The four maze layouts are shown below (from left to right: open, umaze, medium large):
The four environments maze2d-open-v0
, maze2d-umaze-v0
, maze2d-medium-v0
, maze2d-large-v0
use a sparse reward which is has a value of 1.0 when the agent (light green ball) is within a 0.5 unit radius of the target (light red ball).

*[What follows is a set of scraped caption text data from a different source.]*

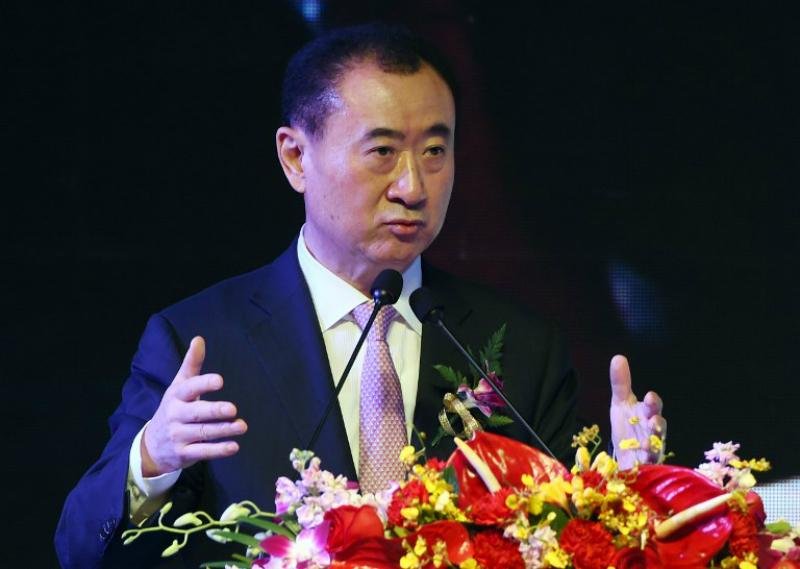 Wang Jianlin disse que &eacute; bom ter dinheiro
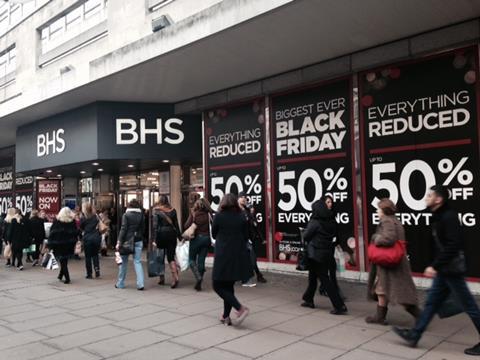 Shoppers chose to hit the web rather than the shops this Black Friday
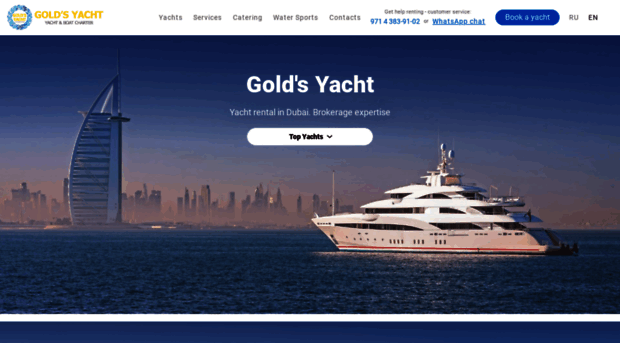 yachtrentaldubai.com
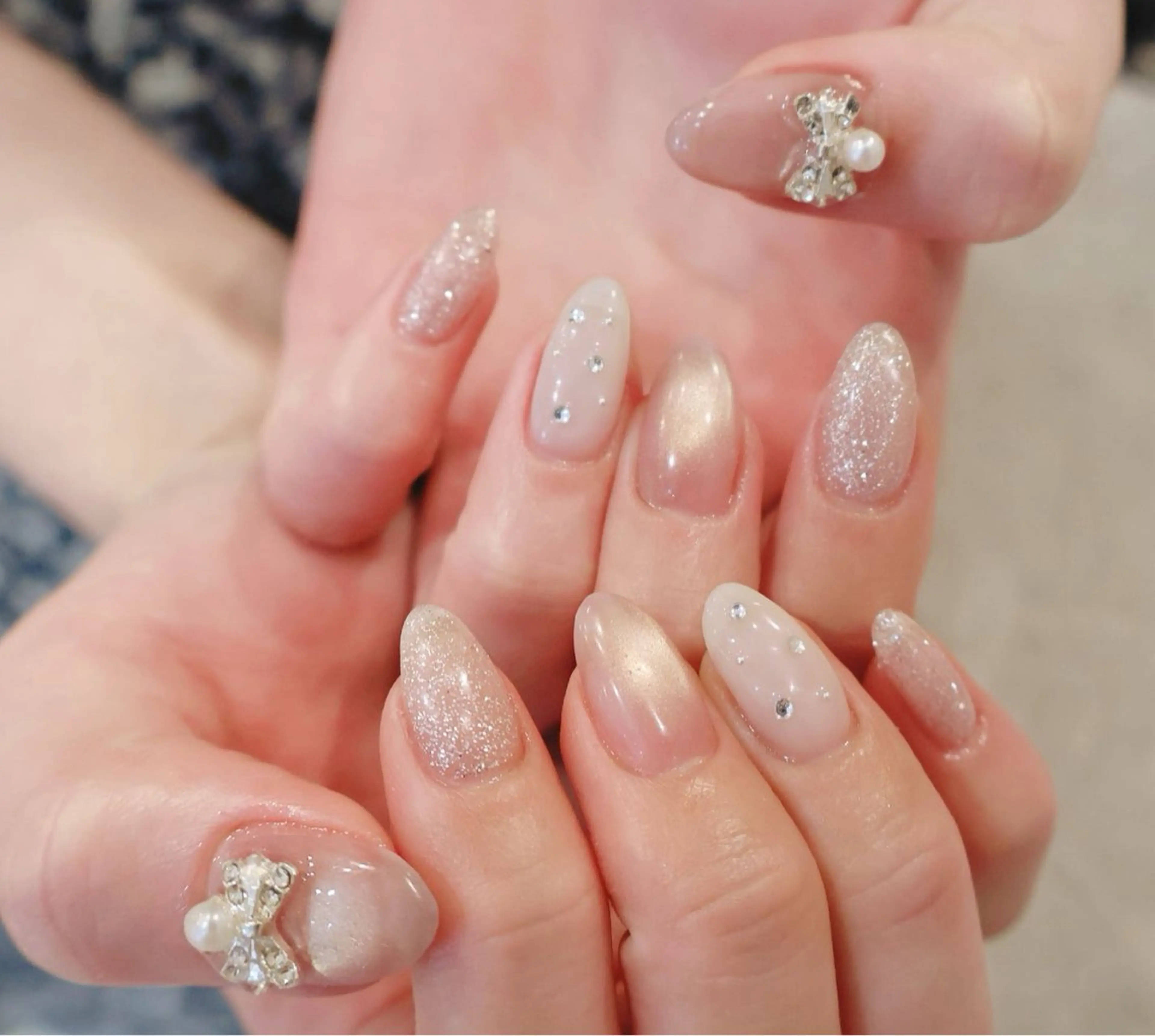 ネイル 穎 アオリのネイルデザイン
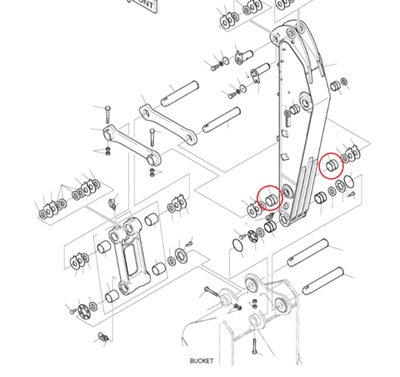 Втулка K1000734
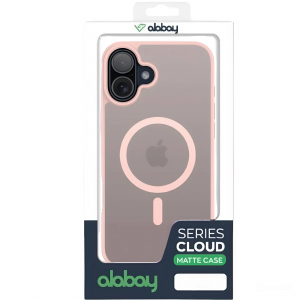 Чохол Alabay для iPhone 16 Cloud Matte Series 39731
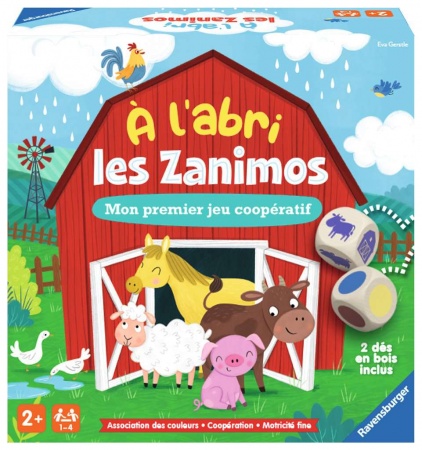 A L\'ABRI LES ZANIMOS !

Each environment has a dense reward version, which instead uses the negative exponentiated distance as the reward.
Task name |
---|
antmaze-umaze-v0 |
antmaze-umaze-diverse-v0 |
antmaze-medium-diverse-v0 |
antmaze-medium-play-v0 |
antmaze-large-diverse-v0 |
antmaze-large-play-v0 |
The AntMaze domain uses the same umaze, medium, and large mazes from the Maze2D domain, but replaces the agent with the "Ant" robot from the OpenAI Gym MuJoCo benchmark.
The dataset in 'antmaze-umaze-v0' is generated by commanding a fixed goal location from a fixed starting location (these are the opposite sides of the wall in the umaze).
For harder tasks, the "diverse" dataset is generated by commanding random goal locations in the maze and navigating the ant to them. The "play" dataset is generated by commanding specific hand-picked goal locations from hand-picked initial positions.
Task name |
---|
minigrid-fourrooms-v0 |
minigrid-fourrooms-random-v0 |
The Minigrid domain is a discrete analog of Maze2D.
Two datasets are provided: minigrid-fourrooms-v0
, which is generated by a controller that randomly samples goal locations and navigates to them, and minigrid-fourrooms-random-v0
, which samples actions uniformly at random.
Task name |
---|
pen-demos-v0 |
pen-cloned-v0 |
pen-expert-v0 |
hammer-demos-v0 |
hammer-cloned-v0 |
hammer-expert-v0 |
door-demos-v0 |
door-cloned-v0 |
door-expert-v0 |
relocate-demos-v0 |
relocate-cloned-v0 |
relocate-expert-v0 |
The Adroit domain involves controlling a 24-DoF robotic hand. There are 4 tasks, from the hand_dapg repository. Clockwise from the top left, they are pen (aligning a pen with a target orientation), door (opening a door), relocate (move a ball to a target position), and hammer (hammer a nail into a board).
There are 3 datasets for each environment.
- Demos uses the 25 human demonstrations provided in the DAPG repository.
- Cloned uses a 50-50 split between demonstration data and 2500 trajectories sampled from a behavioral cloned policy on the demonstrations. The demonstration trajectories are copied to match the number of behavioral cloned trajectories.
- Expert uses 5000 trajectories sampled from an expert that solves the task, provided in the DAPG repository.
Task name |
---|
halfcheetah-random-v0 |
halfcheetah-medium-v0 |
halfcheetah-expert-v0 |
halfcheetah-mixed-v0 |
halfcheetah-medium-expert-v0 |
walker2d-random-v0 |
walker2d-medium-v0 |
walker2d-expert-v0 |
walker2d-mixed-v0 |
walker2d-medium-expert-v0 |
hopper-random-v0 |
hopper-medium-v0 |
hopper-expert-v0 |
hopper-mixed-v0 |
hopper-medium-expert-v0 |
- Random uses 1M samples from a randomly initialized policy.
- Expert uses 1M samples from a policy trained to completion with SAC.
- Medium uses 1M samples from a policy trained to approximately 1/3 the performance of the expert.
- Mixed uses the replay buffer of a policy trained up to the performance of the medium agent.
- Medium-Expert uses a 50-50 split of medium and expert data.